__Problem description__.
Format every line of the listing below as a numbered list, omitting blank lines and leaving out the pictures.
----- Input material
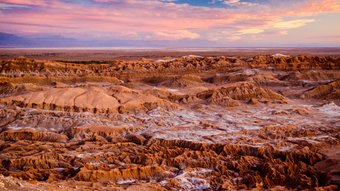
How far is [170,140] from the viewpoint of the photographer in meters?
13.5

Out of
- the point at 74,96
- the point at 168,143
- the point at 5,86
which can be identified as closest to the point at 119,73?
the point at 5,86

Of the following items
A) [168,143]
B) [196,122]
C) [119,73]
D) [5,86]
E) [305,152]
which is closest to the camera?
[305,152]

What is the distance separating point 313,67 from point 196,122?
66.4ft

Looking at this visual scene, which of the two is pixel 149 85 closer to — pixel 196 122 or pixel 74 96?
pixel 74 96

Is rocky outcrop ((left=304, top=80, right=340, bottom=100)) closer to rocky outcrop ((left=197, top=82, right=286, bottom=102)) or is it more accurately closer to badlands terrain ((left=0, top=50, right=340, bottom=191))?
badlands terrain ((left=0, top=50, right=340, bottom=191))

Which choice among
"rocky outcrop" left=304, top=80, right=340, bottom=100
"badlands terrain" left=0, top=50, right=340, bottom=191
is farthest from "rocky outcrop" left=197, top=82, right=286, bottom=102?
"rocky outcrop" left=304, top=80, right=340, bottom=100

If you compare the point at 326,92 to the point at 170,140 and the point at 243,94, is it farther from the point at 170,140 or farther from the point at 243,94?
the point at 170,140

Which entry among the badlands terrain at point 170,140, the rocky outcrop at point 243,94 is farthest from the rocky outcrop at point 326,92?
the rocky outcrop at point 243,94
----------
__Solution to the exercise__.
1. How far is [170,140] from the viewpoint of the photographer in meters?
2. 13.5
3. Out of
4. - the point at 74,96
5. - the point at 168,143
6. - the point at 5,86
7. which can be identified as closest to the point at 119,73?
8. the point at 5,86
9. Of the following items
10. A) [168,143]
11. B) [196,122]
12. C) [119,73]
13. D) [5,86]
14. E) [305,152]
15. which is closest to the camera?
16. [305,152]
17. What is the distance separating point 313,67 from point 196,122?
18. 66.4ft
19. Looking at this visual scene, which of the two is pixel 149 85 closer to — pixel 196 122 or pixel 74 96?
20. pixel 74 96
21. Is rocky outcrop ((left=304, top=80, right=340, bottom=100)) closer to rocky outcrop ((left=197, top=82, right=286, bottom=102)) or is it more accurately closer to badlands terrain ((left=0, top=50, right=340, bottom=191))?
22. badlands terrain ((left=0, top=50, right=340, bottom=191))
23. Which choice among
24. "rocky outcrop" left=304, top=80, right=340, bottom=100
25. "badlands terrain" left=0, top=50, right=340, bottom=191
26. is farthest from "rocky outcrop" left=197, top=82, right=286, bottom=102?
27. "rocky outcrop" left=304, top=80, right=340, bottom=100
28. If you compare the point at 326,92 to the point at 170,140 and the point at 243,94, is it farther from the point at 170,140 or farther from the point at 243,94?
29. the point at 170,140
30. Which entry among the badlands terrain at point 170,140, the rocky outcrop at point 243,94 is farthest from the rocky outcrop at point 326,92?
31. the rocky outcrop at point 243,94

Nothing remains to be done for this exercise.